Job >>
Pick out each line of the records that follow containing the word "below", and copy those lines.
** Start of Data extract **
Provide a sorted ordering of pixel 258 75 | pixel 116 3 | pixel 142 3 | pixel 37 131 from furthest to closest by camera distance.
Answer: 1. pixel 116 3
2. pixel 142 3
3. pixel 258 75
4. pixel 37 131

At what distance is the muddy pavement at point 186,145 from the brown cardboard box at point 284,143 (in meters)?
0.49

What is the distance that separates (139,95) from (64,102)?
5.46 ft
** End of Data extract **
** Start of Data extract **
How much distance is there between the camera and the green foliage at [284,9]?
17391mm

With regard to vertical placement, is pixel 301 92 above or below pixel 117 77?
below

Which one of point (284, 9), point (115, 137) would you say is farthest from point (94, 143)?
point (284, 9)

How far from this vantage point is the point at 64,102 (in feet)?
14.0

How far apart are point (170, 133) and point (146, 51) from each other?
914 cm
** End of Data extract **
Written solution >>
With regard to vertical placement, is pixel 301 92 above or below pixel 117 77?
below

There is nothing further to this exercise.